* **Problem to solve**
Everything in the listing except the pictures should be written out exactly.

(Excerpts from a spatial dataset)
====================

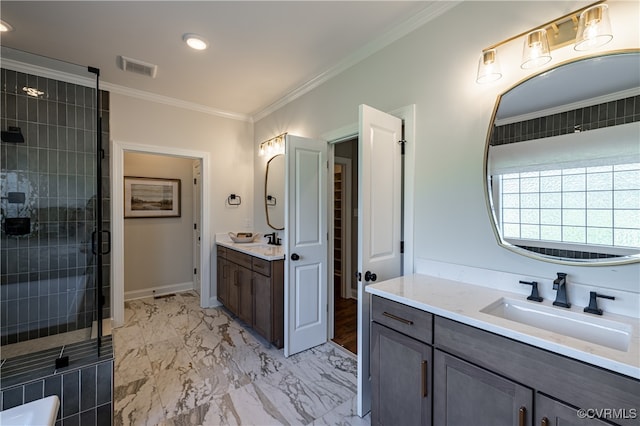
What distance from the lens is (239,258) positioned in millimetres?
3250

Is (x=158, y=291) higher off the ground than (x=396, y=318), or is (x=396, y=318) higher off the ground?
(x=396, y=318)

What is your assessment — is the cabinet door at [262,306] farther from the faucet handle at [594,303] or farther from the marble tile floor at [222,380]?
the faucet handle at [594,303]

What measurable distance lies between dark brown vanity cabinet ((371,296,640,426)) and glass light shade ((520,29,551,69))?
135 centimetres

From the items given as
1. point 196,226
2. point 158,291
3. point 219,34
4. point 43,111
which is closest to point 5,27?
point 43,111

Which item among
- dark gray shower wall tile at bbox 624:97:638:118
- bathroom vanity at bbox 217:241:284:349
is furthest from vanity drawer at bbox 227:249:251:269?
dark gray shower wall tile at bbox 624:97:638:118

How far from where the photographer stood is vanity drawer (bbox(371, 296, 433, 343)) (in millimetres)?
1366

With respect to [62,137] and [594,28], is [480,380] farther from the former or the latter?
[62,137]

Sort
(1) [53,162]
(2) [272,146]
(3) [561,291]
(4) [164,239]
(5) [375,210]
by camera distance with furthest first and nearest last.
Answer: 1. (4) [164,239]
2. (2) [272,146]
3. (1) [53,162]
4. (5) [375,210]
5. (3) [561,291]

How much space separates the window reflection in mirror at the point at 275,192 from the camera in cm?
348

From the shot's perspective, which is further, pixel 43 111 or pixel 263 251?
pixel 263 251

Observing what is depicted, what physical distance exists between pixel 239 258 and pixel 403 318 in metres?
2.25

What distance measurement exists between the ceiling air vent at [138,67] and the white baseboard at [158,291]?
3.07 metres

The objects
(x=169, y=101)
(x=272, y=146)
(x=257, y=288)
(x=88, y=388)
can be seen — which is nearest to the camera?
(x=88, y=388)

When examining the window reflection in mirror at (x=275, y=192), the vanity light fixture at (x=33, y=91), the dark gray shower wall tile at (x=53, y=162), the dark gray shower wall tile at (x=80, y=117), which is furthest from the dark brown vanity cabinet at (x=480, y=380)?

====================

* **Output**
What distance from the lens is (239,258) positioned in millimetres?
3250

Is (x=158, y=291) higher off the ground than (x=396, y=318), or is (x=396, y=318) higher off the ground?
(x=396, y=318)

What is your assessment — is the cabinet door at [262,306] farther from the faucet handle at [594,303] or farther from the marble tile floor at [222,380]?
the faucet handle at [594,303]

What measurable distance lies between dark brown vanity cabinet ((371,296,640,426)) and glass light shade ((520,29,551,69))?
135 centimetres

From the items given as
1. point 196,226
2. point 158,291
3. point 219,34
4. point 43,111
which is closest to point 5,27?
point 43,111

Which item among
- dark gray shower wall tile at bbox 624:97:638:118
- bathroom vanity at bbox 217:241:284:349
is furthest from vanity drawer at bbox 227:249:251:269?
dark gray shower wall tile at bbox 624:97:638:118

How far from where the photographer stood is vanity drawer (bbox(371, 296, 433, 343)) (in millimetres)?
1366

With respect to [62,137] and [594,28], is [480,380] farther from the former or the latter?
[62,137]

Sort
(1) [53,162]
(2) [272,146]
(3) [561,291]
(4) [164,239]
(5) [375,210]
by camera distance with furthest first and nearest last.
Answer: 1. (4) [164,239]
2. (2) [272,146]
3. (1) [53,162]
4. (5) [375,210]
5. (3) [561,291]

How much space separates the window reflection in mirror at the point at 275,192 from the camera in cm?
348

From the shot's perspective, which is further, pixel 43 111 or pixel 263 251?
pixel 263 251

Observing what is depicted, what physical distance exists between pixel 239 258 and pixel 403 318 in metres?
2.25

What distance measurement exists between the ceiling air vent at [138,67] and the white baseboard at [158,291]?
3.07 metres

The objects
(x=169, y=101)
(x=272, y=146)
(x=257, y=288)
(x=88, y=388)
can be seen — which is nearest to the camera?
(x=88, y=388)

When examining the window reflection in mirror at (x=275, y=192), the vanity light fixture at (x=33, y=91), the dark gray shower wall tile at (x=53, y=162), the dark gray shower wall tile at (x=80, y=117), which is furthest from the dark brown vanity cabinet at (x=480, y=380)?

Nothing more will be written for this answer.